Based on MDR analysis, the best 5-factor interaction model including WRN-rs11574311 (T>C), WRN-rs4733220 (G>A), WRN-rs1801195 (T>G), OGG1-rs2072668 (G>C) and OGG1-rs2304277 (A>G) showed the highest testing accuracy compared with the single-factor models. Based on CART analysis, WRN-rs11574311 (T>C) polymorphism was also the most important individual susceptibility factor for ARC development. Moreover, gene-gene interaction analysis showed significant interactions among the WRN-rs11574311 (T>C), WRN-rs4733220 (G>A), WRN-rs1801195 (T>G), OGG1-rs2304277 (A>G) and OGG1-rs2072668 (G>C) SNPs in association with ARC risk.
We used 10-fold cross-validation method to compare MDR and CART models and to evaluate if there is an over-fitting issue. In the 5-factor and their two-way interaction items model that was derived from MDR, the AUC from training data analysis was 0.6130, which was slightly higher than that from testing data analysis (AUC = 0.5566). The difference of these two AUCs was 0.0563. However, in the 7-factor and their two-way interaction items selected from Cart model the AUC from training data analysis 0.5703, which was slightly higher than that derived from testing AUC (0.5488, difference = 0.0215). AUC from model established by MDR is slightly high, compared with AUC from the model established by CART, which seems predictive performance of two models are similar in current study. There are smaller difference of AUCs between training data and testing data analysis in two models respectively, which implied that there is no serious over-fitting issue in both models.

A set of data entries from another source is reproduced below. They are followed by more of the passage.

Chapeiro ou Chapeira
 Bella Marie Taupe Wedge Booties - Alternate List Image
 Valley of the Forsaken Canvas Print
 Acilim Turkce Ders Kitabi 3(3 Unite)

The completed model increases with the order of interactions. Peduzzi P. et al. performed a Monte Carlo study and found that LR can detect only low-order interactions. This limitation of LR is referred to as the curse of dimensionality[24] and also consistent with what we found in this study. A fully saturated model with numerous terms may be prone to unstable and biased estimates due to sparse data and multicollinearity. In this condition, large sample theory underlying the test statistic may be violated. In some SNP-SNP interactions, Briollais et al. found that the permutation distribution of the likelihood ratio test did not closely match a chi square distribution, which justifies the use of a distribution-free test statistics[25]. CART and MDR do not require or assume any specific parametric or distributions for the relationship between predictors and outcomes. Therefore, they could uncover SNP-SNP interactions that are missed by LR. These model-free methods are better in dealing with sparse and high-dimension data and can account for non-linear SNP-SNP interactions. However, when the study design is suboptimal, such as relative small sample size or minor allele frequencies, these model-free methods have a high chance of detecting false associations[26].
Besides these, we also constructed and assessed a GRS from the number of risk alleles for risk assessment of ARC. We found individuals with ARC have a high GRS compared to normal individuals with the low GRS. Further calculating the GRS individually in the type of ARC, our finding was that all three types conferred increase risk.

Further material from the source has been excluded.